Return only this: the line with "How large a" and all the lines that follow it below, through the final one, exactly as they are.
+===+
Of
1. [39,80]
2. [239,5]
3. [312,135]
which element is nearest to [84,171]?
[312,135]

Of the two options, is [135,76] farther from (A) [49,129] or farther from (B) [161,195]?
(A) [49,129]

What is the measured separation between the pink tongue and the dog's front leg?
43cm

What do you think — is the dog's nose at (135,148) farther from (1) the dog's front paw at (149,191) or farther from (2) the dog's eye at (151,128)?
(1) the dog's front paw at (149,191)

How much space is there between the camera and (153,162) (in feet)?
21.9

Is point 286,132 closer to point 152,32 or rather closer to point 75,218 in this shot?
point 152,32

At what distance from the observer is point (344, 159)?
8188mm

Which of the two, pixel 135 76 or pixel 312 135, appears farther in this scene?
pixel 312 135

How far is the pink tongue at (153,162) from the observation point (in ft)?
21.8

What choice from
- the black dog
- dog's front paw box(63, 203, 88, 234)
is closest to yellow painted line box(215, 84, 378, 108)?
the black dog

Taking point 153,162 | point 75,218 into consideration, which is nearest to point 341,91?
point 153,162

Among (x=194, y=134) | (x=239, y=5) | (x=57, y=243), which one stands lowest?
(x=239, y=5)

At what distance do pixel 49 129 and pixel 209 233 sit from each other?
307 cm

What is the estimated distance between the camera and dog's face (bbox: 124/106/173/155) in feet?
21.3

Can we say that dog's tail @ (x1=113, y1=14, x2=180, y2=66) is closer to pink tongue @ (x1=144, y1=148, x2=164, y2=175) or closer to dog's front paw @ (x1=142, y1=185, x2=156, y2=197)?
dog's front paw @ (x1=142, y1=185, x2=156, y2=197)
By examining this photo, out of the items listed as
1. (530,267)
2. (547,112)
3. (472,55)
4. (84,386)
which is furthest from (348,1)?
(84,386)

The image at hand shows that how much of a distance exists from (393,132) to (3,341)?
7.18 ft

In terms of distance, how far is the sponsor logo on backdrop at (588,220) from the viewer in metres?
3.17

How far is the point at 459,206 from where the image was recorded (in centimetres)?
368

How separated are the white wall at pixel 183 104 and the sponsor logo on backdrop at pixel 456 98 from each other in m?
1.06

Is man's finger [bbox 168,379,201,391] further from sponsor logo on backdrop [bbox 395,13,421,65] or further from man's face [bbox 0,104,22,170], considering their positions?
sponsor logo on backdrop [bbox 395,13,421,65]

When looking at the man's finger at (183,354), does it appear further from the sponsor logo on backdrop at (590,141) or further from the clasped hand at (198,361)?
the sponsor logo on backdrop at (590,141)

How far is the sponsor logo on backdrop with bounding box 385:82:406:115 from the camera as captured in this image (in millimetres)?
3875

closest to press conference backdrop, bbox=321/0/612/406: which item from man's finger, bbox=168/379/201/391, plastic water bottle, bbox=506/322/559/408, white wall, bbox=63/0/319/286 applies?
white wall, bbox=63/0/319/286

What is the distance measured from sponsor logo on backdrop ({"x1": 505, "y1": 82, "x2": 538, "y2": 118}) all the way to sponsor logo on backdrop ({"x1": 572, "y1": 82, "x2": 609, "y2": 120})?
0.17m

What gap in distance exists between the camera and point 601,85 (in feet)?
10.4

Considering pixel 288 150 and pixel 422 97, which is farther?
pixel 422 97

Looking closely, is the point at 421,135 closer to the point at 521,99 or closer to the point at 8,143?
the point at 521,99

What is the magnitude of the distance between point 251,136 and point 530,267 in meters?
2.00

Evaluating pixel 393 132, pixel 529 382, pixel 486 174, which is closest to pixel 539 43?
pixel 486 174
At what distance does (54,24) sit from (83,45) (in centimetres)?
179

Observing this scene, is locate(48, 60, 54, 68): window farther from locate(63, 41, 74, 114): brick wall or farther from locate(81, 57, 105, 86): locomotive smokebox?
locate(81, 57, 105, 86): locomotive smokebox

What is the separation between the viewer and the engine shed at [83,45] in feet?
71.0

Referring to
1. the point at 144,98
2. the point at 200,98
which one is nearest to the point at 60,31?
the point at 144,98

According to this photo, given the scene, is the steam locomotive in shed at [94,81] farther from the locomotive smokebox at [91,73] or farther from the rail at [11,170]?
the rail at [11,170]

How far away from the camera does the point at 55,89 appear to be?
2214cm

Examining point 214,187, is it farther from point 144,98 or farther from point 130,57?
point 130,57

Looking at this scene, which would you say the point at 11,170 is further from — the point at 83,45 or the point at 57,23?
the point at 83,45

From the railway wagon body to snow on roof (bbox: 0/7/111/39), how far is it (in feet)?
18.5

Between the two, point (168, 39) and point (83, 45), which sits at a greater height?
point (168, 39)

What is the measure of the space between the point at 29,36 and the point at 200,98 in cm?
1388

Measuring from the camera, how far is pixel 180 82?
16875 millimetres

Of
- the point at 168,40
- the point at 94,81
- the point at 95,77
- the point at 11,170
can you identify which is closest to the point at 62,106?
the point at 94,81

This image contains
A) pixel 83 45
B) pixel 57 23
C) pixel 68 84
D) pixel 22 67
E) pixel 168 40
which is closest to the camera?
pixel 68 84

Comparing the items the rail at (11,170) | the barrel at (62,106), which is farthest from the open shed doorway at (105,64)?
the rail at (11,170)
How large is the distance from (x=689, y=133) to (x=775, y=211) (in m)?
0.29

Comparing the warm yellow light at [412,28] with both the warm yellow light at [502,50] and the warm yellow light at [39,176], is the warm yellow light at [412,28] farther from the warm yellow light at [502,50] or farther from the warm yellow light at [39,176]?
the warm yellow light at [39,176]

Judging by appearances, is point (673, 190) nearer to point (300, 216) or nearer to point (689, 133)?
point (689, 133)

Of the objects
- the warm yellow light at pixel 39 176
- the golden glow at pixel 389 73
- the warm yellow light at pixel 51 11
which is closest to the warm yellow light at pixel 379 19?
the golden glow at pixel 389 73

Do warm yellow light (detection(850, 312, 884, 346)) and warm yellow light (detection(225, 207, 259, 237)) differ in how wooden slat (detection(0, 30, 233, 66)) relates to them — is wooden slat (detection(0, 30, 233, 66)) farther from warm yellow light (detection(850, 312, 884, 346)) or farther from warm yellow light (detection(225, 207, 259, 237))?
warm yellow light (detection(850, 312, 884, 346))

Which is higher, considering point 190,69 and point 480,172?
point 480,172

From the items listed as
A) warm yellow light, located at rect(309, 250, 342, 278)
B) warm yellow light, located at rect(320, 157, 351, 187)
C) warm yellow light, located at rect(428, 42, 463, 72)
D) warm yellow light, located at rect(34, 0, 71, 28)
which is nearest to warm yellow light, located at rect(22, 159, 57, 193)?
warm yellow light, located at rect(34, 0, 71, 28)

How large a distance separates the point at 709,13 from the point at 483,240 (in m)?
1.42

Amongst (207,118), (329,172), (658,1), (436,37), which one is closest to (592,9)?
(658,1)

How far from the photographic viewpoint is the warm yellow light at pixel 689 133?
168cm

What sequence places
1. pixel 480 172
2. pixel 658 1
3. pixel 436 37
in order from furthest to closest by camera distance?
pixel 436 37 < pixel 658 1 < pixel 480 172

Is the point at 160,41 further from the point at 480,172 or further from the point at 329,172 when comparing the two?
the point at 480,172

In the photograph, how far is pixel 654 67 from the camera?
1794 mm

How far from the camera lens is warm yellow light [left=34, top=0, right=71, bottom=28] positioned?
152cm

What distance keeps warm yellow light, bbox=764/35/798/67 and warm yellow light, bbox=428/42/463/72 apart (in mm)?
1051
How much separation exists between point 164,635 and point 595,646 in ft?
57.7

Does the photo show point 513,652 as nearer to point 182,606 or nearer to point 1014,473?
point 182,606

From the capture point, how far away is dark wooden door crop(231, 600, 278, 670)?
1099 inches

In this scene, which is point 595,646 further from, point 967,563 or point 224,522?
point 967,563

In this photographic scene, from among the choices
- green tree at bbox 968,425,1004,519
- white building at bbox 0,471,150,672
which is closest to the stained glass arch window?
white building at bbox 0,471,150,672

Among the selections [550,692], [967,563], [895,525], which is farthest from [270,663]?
+===+
● TASK OUTPUT:
How large a distance separates the point at 709,13 from the point at 483,240 (in m)?
1.42

Amongst (207,118), (329,172), (658,1), (436,37), which one is closest to (592,9)?
(658,1)

How far from the photographic viewpoint is the warm yellow light at pixel 689 133?
168cm

What sequence places
1. pixel 480 172
2. pixel 658 1
3. pixel 436 37
in order from furthest to closest by camera distance?
pixel 436 37 < pixel 658 1 < pixel 480 172

Is the point at 160,41 further from the point at 480,172 or further from the point at 329,172 when comparing the two?
the point at 480,172

In the photograph, how far is pixel 654 67 from the camera?
1794 mm

How far from the camera lens is warm yellow light [left=34, top=0, right=71, bottom=28] positioned?
152cm

What distance keeps warm yellow light, bbox=764/35/798/67 and warm yellow light, bbox=428/42/463/72 apart (in mm)?
1051
How much separation exists between point 164,635 and point 595,646 in ft?
57.7

Does the photo show point 513,652 as nearer to point 182,606 or nearer to point 1014,473?
point 182,606

From the capture point, how far away is dark wooden door crop(231, 600, 278, 670)?
1099 inches

In this scene, which is point 595,646 further from, point 967,563 or point 224,522?
point 967,563

In this photographic scene, from among the choices
- green tree at bbox 968,425,1004,519
- white building at bbox 0,471,150,672
which is closest to the stained glass arch window?
white building at bbox 0,471,150,672

Among the selections [550,692], [967,563], [895,525], which is farthest from [270,663]?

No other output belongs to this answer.